The most appropriate and viable option will depend in part on the number of agreements which need to be transitioned, and in part on the replacement rate being used in any underlying cash product.
Treasurers will want to ensure that the fallback rates in the derivative match as closely as possible with the replacement rate in the cash product to avoid any basis risk. Even where both products are transitioning to compounded in arrears SOFR, there is some potential for a mismatch given the different calculation methodologies and conventions used in the different markets.
Given the limited time available to transition away from USD LIBOR, if the degree of basis risk is unacceptable, the parties may choose to adopt the fallback terms of the Protocol and then later bilaterally negotiate changes to their contracts to achieve greater consistency between the replacement rates and thus reduce basis risk.

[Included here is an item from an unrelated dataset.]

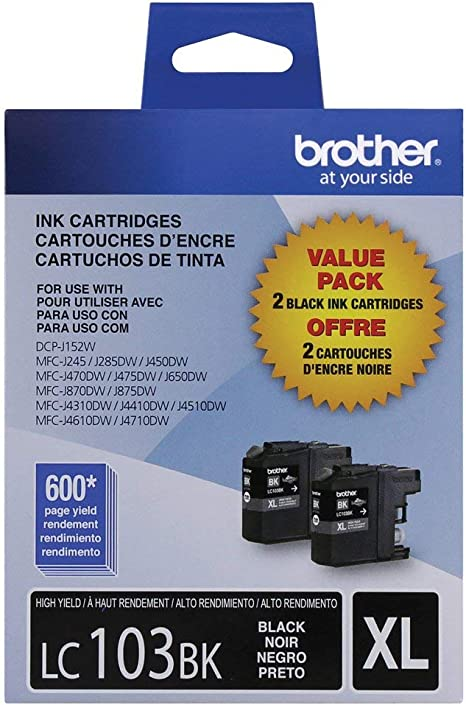 Amazon.com: Brother LC103 – 2pks Black Ink Cartridge Dual ...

The issue of mismatch and basis risk will also be relevant to securitisations where, in addition to operational and procedural considerations, there will be a focus on minimising mismatches between any floating rate notes, interest rate swaps, and the rates applicable to the underlying securitised assets.

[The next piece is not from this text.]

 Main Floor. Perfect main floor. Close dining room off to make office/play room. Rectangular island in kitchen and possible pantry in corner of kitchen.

Other news - CDOR and EURIBOR
A number of jurisdictions around the world are transitioning domestic IBORs to risk-free rates, following the path trodden by the LIBOR currency jurisdictions. Users should keep developments in relation to all domestic currency benchmarks under review.

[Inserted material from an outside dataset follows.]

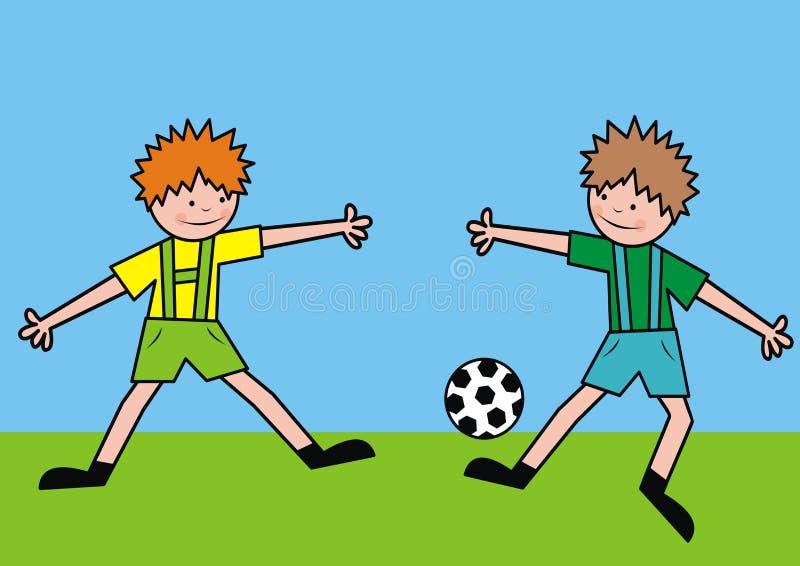 Futboliści ilustracji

Considerable progress has been made in Canada. CDOR, the Canadian Dollar Offered Rate, will cease in June 2024 and is being replaced by CORRA, the Canadian Overnight Repo Rate Average. CORRA compounded in arrears is starting to be used; in February 2023, the LMA published a compounded CORRA schedule to provide loan market participants with a suggested form of drafting for use of compounded in arrears CORRA, which largely follows the form of the other currency schedules already contained in the LMA’s compounded rate recommended form facilities agreements. A Term CORRA rate is also being developed; the use cases include loans and trade finance.
Although there are still no plans to discontinue EURIBOR, the Working Group on Euro Risk-Free Rates remains focussed on the need to implement robust fallback provisions in EURIBOR-referencing products to address any future discontinuation. To this end, it has recently published further guidance on fallbacks for corporate lending products, in which, given a lack of adoption to date in the loan market, it reiterates its May 2021 recommendations on EURIBOR fallback rates and triggers, and provides additional clarity on applicable conventions.
In light of this additional guidance aimed specifically at the loan market, borrowers can expect EURIBOR fallbacks to feature in future discussions on new and refinanced EURIBOR-referencing loans. The LMA’s facility templates include drafting for compounded in arrears €STR which can be used in fallback provisions; Term €STR provisions are anticipated shortly.
 There was no similar debate in the context of GBP LIBOR because, although a term rate is available for SONIA, the UK regulators have consistently ruled out its use in corporate loans.